**Extract provided**

--

He said when Zsa Zsa was through with him,
she "tossed me aside
like a squeezed lemon."
I think Marla might find herself
like a squeezed lemon.
First tonight, can real estate magnate
Donald Trump
keep his financial empire afloat?
Joining us now, Abraham Wallach,
senior vice president
of First Capital Management.
Mr. Wallach, at the mercy of the market,
speaking as a real estate man,
how much can Donald Trump blame
his current troubles
on the state of the real estate market?
Yes, he can blame market conditions
to some extent
uh, but I think the reality is
if you pay too much for properties,
and if your ego is as large
as his was-- is,
and you just buy everything in sight
part of the blame has to squarely rest
in your own lap.
Now that we see the larger picture,
three and a half billion dollars of debt,
properties that in the near term
have no chance of achieving
the kinds of revenue
necessary to cover debt
I did something that Donald doesn’t like.
I told the truth.
Just being a champ.
[Abraham Wallach]
Within a week of being on that program,
the door man rings me up
and he says someone's down here
and this man dumps a pile
of papers that thick,
and I start to look at them, and it says,
"Trump versus Wallach,
250 million dollars."
And I said, "Oh, my God, I'm being sued
by Trump for 250 million dollars,"
defamation of character, lies You know,
just every word you could think of
in a lawsuit was there.
Norma, can I have my calls, please?
Calls, please. Thank you.
[Wallach] Our firm used the same law firm
that Donald did.
The general partner of the firm,
calls, and he says,
"So long as you don’t say anything more
about him in the news,
he'll drop the lawsuit."
"But he wants one thing."
I said, "What's that?"
"He wants to talk to you."
I arrived a little early.
I was sitting there
slumped in this velvet couch,
taking in the panoramic view
of Central Park.

--

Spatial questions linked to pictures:

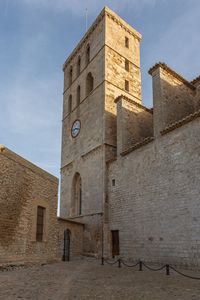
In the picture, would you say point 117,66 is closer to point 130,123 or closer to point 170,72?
point 130,123

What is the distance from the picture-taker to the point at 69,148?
2239 centimetres

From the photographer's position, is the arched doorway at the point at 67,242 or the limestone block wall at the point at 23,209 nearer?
the limestone block wall at the point at 23,209

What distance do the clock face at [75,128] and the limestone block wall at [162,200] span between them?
691 centimetres

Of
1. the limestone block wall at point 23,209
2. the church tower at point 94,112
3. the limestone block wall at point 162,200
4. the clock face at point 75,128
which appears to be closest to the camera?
the limestone block wall at point 23,209

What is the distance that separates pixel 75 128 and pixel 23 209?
12.0m

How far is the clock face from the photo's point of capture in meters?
21.6

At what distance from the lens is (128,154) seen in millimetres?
A: 15469

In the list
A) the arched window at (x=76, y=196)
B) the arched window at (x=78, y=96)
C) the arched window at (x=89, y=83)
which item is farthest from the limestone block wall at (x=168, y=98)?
the arched window at (x=78, y=96)

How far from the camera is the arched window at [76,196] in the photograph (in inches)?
794

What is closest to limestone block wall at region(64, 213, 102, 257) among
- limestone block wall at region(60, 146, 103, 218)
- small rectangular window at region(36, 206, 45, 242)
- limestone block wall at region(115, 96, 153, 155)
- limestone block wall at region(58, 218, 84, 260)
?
limestone block wall at region(58, 218, 84, 260)

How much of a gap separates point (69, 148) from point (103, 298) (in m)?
17.2

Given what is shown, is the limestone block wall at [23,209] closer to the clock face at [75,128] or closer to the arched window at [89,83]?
the clock face at [75,128]

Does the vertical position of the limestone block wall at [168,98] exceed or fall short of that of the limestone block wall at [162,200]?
it exceeds it

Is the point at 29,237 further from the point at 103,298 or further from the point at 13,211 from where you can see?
the point at 103,298
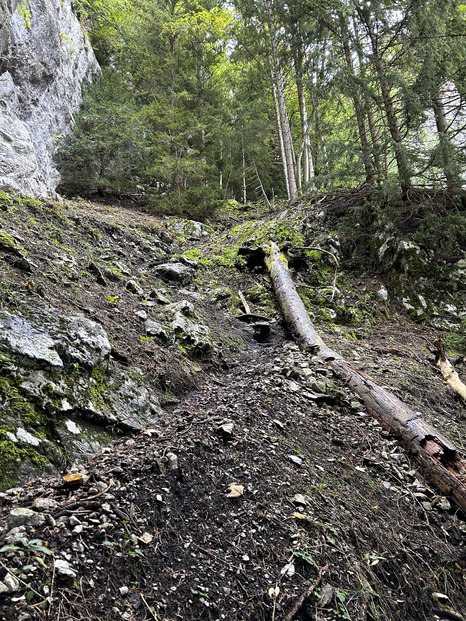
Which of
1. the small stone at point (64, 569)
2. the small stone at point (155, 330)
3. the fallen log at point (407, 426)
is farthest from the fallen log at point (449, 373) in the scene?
the small stone at point (64, 569)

--

**Required actions**
1. Answer these questions from the transcript:
(a) What firm employs Abraham Wallach as senior vice president?
(b) How much debt is cited when the larger picture of Trump's finances is described?
(c) What view was Wallach taking in while he sat on the velvet couch?
2. Set down word for word the part of the transcript that opens with the words containing "[Abraham Wallach]" and closes with "lawsuit was there.".

**Expected answers**
1.
(a) First Capital Management
(b) Three and a half billion dollars
(c) A panoramic view of Central Park

2.
[Abraham Wallach]
Within a week of being on that program,
the door man rings me up
and he says someone's down here
and this man dumps a pile
of papers that thick,
and I start to look at them, and it says,
"Trump versus Wallach,
250 million dollars."
And I said, "Oh, my God, I'm being sued
by Trump for 250 million dollars,"
defamation of character, lies You know,
just every word you could think of
in a lawsuit was there.